Le Sherbrookois Jimmy Forgues affirme avoir été victime d'abus sexuels dans son enfance. Il fait partie de ceux qui hésitaient à en parler. À l'époque, il s'est ouvert sa mère. Mais ce n'est que récemment, devant l'ampleur du mouvement #MoiAussi (#MeToo), qu'il en a parlé ouvertement.

« J'avais plus de joie de vivre. Je l'avais perdu. J'étais en détresse », raconte-t-il.

C'est pour mieux venir en aide aux personnes comme Jimmy que le Laboratoire des expériences et des intersections pour comprendre et contrer les violences sexuelles vécues par les communautés LGBTQ+, le LEXIC2, a été mis sur pied.

Au total, dix personnes-ressources intervenantes, chercheuses et activistes principalement LGBTQ+ participent au projet, dont Michel Dorais, sociologue spécialisé sur le genre et la sexualité, et Geneviève Paquette, cochercheuse de l'enquête ESSIMU sur la violence en milieu universitaire.

Selon le coordonnateur du projet, Pierre McCann, les statistiques disponibles démontrent que les personnes des communautés LGBTQ+ sont surreprésentées parmi les victimes de violences sexuelles. LEXIC2 vise donc à créer ou à bonifier des outils destinés aux intervenants et aux personnes LGBTQ+.

Pour M. McCann, il faut adapter les services, mais il faut aussi que les services en place prennent en compte les particularités de ces populations.

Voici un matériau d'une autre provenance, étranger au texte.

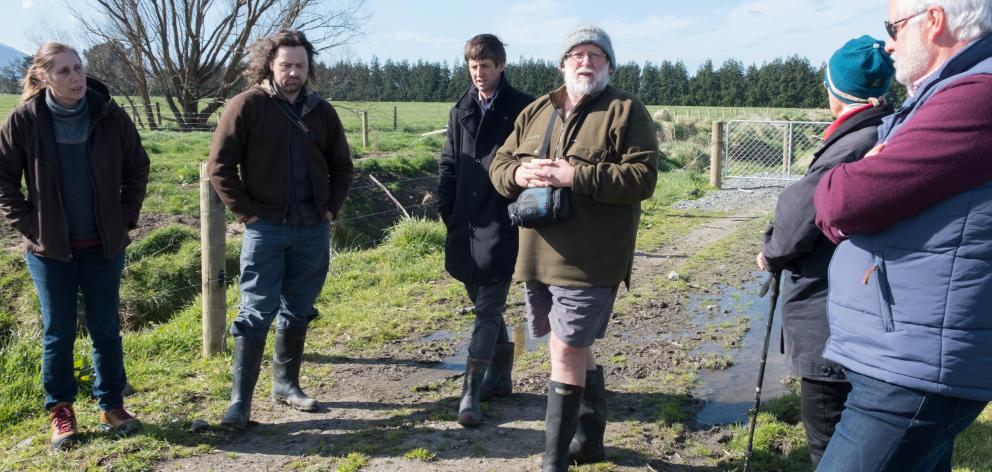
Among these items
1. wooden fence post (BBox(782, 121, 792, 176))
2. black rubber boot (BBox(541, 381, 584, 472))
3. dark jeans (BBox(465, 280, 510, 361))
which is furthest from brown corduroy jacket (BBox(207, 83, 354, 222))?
wooden fence post (BBox(782, 121, 792, 176))

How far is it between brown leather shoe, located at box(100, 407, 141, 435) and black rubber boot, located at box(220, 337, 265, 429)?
1.44ft

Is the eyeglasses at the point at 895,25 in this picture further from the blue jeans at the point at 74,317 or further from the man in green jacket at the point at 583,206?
the blue jeans at the point at 74,317

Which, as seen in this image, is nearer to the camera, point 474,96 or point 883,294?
point 883,294

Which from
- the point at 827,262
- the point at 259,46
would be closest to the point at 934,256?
the point at 827,262

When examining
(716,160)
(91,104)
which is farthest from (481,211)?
(716,160)

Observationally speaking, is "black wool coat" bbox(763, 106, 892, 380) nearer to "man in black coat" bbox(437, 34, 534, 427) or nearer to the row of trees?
"man in black coat" bbox(437, 34, 534, 427)

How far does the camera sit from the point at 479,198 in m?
4.22

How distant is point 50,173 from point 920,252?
3.70 meters

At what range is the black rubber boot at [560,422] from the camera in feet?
10.8

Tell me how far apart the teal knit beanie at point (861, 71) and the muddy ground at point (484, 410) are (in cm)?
184

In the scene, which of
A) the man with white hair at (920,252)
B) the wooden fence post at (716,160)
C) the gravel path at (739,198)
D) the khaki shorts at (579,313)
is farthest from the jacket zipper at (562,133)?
the wooden fence post at (716,160)

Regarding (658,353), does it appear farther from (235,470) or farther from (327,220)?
(235,470)

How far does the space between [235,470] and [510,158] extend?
1952mm

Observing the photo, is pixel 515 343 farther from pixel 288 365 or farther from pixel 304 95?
pixel 304 95
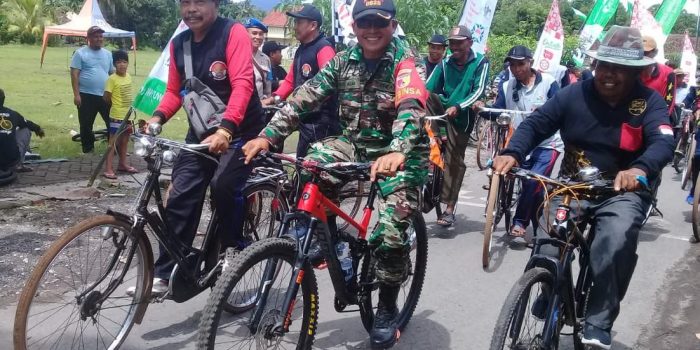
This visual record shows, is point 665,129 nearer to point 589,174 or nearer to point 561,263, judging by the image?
point 589,174

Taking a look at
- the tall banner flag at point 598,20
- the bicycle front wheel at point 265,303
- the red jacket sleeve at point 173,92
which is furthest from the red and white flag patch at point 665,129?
the tall banner flag at point 598,20

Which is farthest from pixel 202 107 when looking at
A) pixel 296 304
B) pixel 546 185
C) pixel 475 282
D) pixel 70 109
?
pixel 70 109

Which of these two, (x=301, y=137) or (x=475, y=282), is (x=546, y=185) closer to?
(x=475, y=282)

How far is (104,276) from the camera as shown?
3.36 meters

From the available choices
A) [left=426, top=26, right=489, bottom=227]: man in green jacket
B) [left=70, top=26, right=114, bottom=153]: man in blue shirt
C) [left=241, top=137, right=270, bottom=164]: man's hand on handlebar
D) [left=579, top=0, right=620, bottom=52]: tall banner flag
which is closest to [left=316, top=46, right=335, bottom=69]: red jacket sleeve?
[left=426, top=26, right=489, bottom=227]: man in green jacket

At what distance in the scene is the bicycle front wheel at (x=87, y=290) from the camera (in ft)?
10.1

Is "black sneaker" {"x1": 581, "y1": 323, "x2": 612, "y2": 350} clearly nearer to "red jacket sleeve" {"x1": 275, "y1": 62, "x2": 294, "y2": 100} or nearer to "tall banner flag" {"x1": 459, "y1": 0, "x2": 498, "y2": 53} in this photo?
"red jacket sleeve" {"x1": 275, "y1": 62, "x2": 294, "y2": 100}

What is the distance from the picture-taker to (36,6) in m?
50.3

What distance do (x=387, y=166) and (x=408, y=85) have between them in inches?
23.6

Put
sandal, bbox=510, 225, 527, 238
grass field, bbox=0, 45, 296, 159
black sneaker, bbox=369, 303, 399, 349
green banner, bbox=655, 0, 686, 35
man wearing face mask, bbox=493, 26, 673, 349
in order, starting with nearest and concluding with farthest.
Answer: man wearing face mask, bbox=493, 26, 673, 349 < black sneaker, bbox=369, 303, 399, 349 < sandal, bbox=510, 225, 527, 238 < grass field, bbox=0, 45, 296, 159 < green banner, bbox=655, 0, 686, 35

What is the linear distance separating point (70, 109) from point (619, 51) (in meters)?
14.3

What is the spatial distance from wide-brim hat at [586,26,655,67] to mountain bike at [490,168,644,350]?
619 mm

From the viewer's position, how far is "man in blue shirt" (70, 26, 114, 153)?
30.4ft

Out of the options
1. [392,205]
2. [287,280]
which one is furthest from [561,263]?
[287,280]
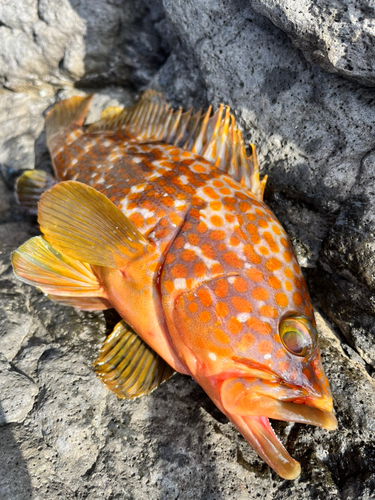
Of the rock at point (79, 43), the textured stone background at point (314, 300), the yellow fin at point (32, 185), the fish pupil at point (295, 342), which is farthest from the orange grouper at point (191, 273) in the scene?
the rock at point (79, 43)

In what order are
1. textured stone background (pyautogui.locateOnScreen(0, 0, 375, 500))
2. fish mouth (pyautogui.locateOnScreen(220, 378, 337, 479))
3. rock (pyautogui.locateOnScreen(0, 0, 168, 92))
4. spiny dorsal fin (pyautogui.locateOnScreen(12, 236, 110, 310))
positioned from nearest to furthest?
fish mouth (pyautogui.locateOnScreen(220, 378, 337, 479)) → textured stone background (pyautogui.locateOnScreen(0, 0, 375, 500)) → spiny dorsal fin (pyautogui.locateOnScreen(12, 236, 110, 310)) → rock (pyautogui.locateOnScreen(0, 0, 168, 92))

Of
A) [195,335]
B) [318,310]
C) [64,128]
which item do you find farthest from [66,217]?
[318,310]

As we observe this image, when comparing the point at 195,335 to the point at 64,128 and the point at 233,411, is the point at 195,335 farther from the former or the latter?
the point at 64,128

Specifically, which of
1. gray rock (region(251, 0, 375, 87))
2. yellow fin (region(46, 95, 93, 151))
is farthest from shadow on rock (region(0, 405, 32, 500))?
gray rock (region(251, 0, 375, 87))

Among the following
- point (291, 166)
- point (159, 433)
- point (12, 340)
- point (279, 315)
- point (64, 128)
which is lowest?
point (12, 340)

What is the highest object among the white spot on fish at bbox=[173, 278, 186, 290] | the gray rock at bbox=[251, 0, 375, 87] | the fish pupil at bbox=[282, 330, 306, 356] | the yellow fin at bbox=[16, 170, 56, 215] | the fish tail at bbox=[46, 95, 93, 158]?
the gray rock at bbox=[251, 0, 375, 87]

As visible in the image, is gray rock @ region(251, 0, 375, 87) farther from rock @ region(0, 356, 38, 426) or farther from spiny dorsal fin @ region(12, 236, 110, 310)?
rock @ region(0, 356, 38, 426)

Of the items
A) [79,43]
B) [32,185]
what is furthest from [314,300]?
[79,43]

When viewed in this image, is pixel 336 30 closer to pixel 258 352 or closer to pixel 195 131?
pixel 195 131
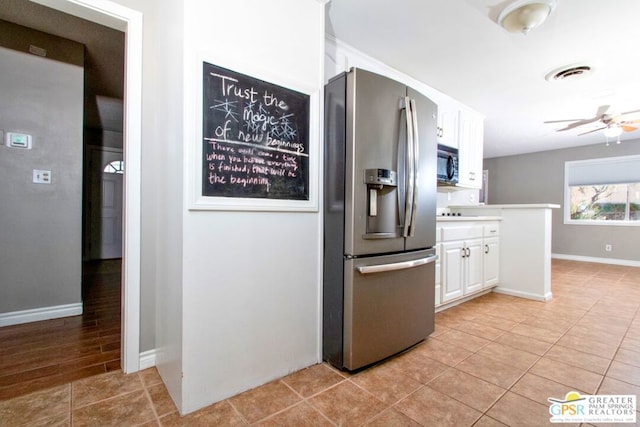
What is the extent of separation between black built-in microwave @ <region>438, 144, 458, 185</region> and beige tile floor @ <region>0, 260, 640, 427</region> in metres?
1.61

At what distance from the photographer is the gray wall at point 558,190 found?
5.47m

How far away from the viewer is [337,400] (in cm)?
148

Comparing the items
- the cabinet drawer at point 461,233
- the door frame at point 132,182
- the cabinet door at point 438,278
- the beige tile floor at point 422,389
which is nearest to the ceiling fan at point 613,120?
the cabinet drawer at point 461,233

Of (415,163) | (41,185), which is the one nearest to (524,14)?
(415,163)

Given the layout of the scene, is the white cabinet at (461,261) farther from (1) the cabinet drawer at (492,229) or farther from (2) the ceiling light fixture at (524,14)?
(2) the ceiling light fixture at (524,14)

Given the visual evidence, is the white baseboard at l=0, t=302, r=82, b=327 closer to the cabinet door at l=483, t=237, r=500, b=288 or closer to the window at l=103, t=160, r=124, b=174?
the window at l=103, t=160, r=124, b=174

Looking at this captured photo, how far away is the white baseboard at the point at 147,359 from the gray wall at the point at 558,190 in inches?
297

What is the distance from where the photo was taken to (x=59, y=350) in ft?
6.49

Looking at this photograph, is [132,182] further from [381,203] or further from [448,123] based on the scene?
[448,123]

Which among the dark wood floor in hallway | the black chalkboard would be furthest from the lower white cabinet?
the dark wood floor in hallway

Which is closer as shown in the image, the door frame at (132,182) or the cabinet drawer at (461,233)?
the door frame at (132,182)

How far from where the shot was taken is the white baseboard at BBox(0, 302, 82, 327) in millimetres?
2414

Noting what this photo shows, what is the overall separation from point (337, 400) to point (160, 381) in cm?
100

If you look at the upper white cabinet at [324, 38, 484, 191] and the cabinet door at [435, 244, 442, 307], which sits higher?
the upper white cabinet at [324, 38, 484, 191]
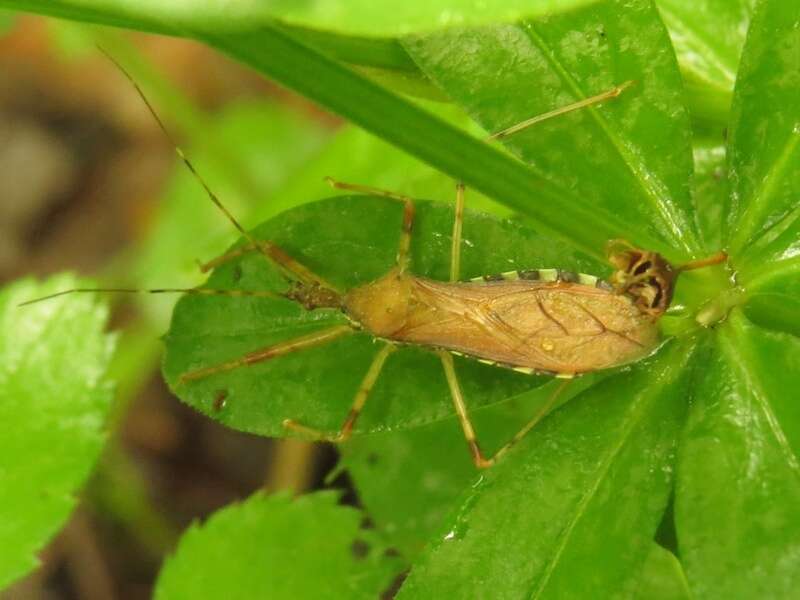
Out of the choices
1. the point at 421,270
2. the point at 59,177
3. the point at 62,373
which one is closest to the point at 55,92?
the point at 59,177

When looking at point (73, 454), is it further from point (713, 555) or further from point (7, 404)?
point (713, 555)

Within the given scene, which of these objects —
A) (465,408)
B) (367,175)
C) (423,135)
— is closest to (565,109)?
(423,135)

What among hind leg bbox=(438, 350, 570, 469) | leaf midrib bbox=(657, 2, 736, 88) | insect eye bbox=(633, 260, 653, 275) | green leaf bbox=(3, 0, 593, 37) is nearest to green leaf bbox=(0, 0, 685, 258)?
insect eye bbox=(633, 260, 653, 275)

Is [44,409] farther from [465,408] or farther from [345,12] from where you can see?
[345,12]

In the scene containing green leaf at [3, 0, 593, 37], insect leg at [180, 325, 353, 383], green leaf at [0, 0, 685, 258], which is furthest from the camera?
insect leg at [180, 325, 353, 383]

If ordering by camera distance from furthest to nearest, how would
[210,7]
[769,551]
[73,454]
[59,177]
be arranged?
[59,177]
[73,454]
[769,551]
[210,7]

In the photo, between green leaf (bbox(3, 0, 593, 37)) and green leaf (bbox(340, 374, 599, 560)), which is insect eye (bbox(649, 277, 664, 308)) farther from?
green leaf (bbox(340, 374, 599, 560))

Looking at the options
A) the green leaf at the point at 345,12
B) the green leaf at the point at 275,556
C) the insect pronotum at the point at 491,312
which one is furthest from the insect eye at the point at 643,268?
the green leaf at the point at 275,556

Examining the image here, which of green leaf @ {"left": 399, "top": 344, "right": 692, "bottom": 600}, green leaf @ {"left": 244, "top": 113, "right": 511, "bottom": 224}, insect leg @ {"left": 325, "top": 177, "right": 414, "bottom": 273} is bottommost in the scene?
green leaf @ {"left": 399, "top": 344, "right": 692, "bottom": 600}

« Les stéréotypes qui sont dans la population en général sont également dans les institutions et certaines organisations. Notamment qu'un homme ne peut pas être victime de violence sexuelle dans un couple de deux hommes par exemple. Ou qu'une femme, à l'inverse, ne peut pas être "agresseur" parce qu'une femme n'est pas violente à la base. Il faut défaire ces mythes-là », souligne M. McCann.

Pierre McCann ajoute que certaines personnes trans se voient refuser l'accès à certains services, entre autres par rapport aux violences sexuelles.

En parler

« Dans la communauté LGBT, ce qui est encore plus dur pour les hommes homosexuels, c'est qu'on projette tellement l'image que la sexualité est débridée et que c'est la seule affaire qu'on a besoin et qu'on veut avoir », ajoute Jimmy Forgues.

« On peut s'en sortir. Il faut qu'on en parle », ajoute le Sherbrookois.

Un forum panquébécois se tiendra à Sherbrooke les 24 et 25 novembre 2018 pour mieux identifier les enjeux et les actions à prioriser.